On 10-year notes, the yield in Germany is merely near three-quarters of a percent. In the U.S., the 10-year yield (^TNX) is up near 2.3%, which is only a bit higher than in early March and at year-end. The 30-year Treasury yield (^TYX) darted above 3%, but that’s where it spent the bulk of 2013 and 2014.
These are not levels of interest rates that should present a great challenge, yet, for the real economy. Money is still cheap, the debt markets remain wide open for business for companies and in some ways this is what we wanted: An end to the deflation fears that gripped investors for much of last year. But it’s the suddenness and speed of the journey that took us up to these yield levels that have markets unsettled.

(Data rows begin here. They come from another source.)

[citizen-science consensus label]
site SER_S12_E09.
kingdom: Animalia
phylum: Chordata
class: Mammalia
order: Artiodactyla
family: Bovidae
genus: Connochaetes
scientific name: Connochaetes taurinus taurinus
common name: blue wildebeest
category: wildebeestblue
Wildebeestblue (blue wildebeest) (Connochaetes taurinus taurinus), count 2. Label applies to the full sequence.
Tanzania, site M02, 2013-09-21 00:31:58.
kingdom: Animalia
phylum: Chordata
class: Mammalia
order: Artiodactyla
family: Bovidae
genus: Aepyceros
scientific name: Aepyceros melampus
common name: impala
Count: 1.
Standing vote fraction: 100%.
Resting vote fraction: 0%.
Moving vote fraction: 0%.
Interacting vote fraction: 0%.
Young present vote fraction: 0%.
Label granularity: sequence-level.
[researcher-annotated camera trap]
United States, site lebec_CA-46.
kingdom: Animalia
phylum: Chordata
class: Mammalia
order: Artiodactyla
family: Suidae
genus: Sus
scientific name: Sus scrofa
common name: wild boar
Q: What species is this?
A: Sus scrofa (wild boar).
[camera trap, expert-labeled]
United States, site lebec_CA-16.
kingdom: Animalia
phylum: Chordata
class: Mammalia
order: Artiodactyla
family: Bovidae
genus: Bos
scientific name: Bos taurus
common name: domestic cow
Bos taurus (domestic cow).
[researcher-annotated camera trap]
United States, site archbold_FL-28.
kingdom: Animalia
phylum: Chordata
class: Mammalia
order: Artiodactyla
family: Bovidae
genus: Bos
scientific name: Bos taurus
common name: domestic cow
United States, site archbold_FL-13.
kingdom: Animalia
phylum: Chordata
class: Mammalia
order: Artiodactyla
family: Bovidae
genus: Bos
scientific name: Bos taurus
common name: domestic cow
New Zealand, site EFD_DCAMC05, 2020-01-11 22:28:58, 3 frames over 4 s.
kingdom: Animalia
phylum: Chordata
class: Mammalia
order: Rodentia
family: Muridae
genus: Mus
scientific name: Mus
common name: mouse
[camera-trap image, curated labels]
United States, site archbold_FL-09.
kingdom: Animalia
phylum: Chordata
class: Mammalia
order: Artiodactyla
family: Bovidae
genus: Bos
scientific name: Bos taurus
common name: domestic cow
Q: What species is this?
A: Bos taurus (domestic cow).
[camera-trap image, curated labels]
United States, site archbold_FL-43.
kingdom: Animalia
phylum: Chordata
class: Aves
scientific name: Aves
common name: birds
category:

This is why stock markets are in retreat as bond investors throw a tantrum. The quickness and violence of the move up in yield implies too many big institutional investors caught offside and forced to reduce risk levels, which can beget still more selling.
At these times, it becomes a game of trying to figure out if the Big Money is trapped, and where, and then often deciding to just get out of the way, in case it gets even uglier. One useful snapshot of the nastiness of this bond action is the recent descent in the popular long-term Treasury ETF under ticker symbol TLT. The fund – often used in the supposedly “safe” potion of a small investor’s portfolio – has lost more than 13% of its value since Jan. 30 alone.
In these instances, the question of why a sharp market break is happening is somewhat less important than how, and how fast. But it’s worth discussing anyway. In the case of developed-country bonds, inflation expectations have edged up with oil prices, firmer growth levels in Europe and stimulus in China. Too many investors got too confortable with the idea that central banks would keep rates “lower for longer,” as the Fed edges toward its first rate hike in nine years.
And of course, some sage old bond investors such as Bill Gross of Janus made the fairly obvious observation that German 10-year paper near a zero yield offered little value and was better shorted than owned. As for stocks’ adverse reaction, it’s again about the generally unsettled condition of capital markets and risk reduction at work.
Keep in mind that the S&P 500 (^GSPC) had shuttled back to the upper edge of its months-long range, and when that’s happened lately there’s always been some ready excuse for a pullback. And higher yields - without an obvious acceleration in the economy - isn’t the most-welcome combination. The violence of the bond selloff is somewhat like the quicksilver moves in oil and the dollar coming into the year – in isolation they could be handled, but not at that speed.
Which leaves us all monitoring the big auction of U.S. Treasury securities this afternoon, which will be followed by more new supply in coming days. When we get these swirling inter-market reactions among stocks, bonds and currencies, what investors most want to see is for the price moves to slow down and stabilize, as a hint that forced or fearful selling is abating. The credit markets have so far held up pretty well in this wild government-bond move, with demand for high-yield corporate debt firm this week. That’s often a key input for how stocks respond, and it’s not yet telling us to raise the market alert level too high.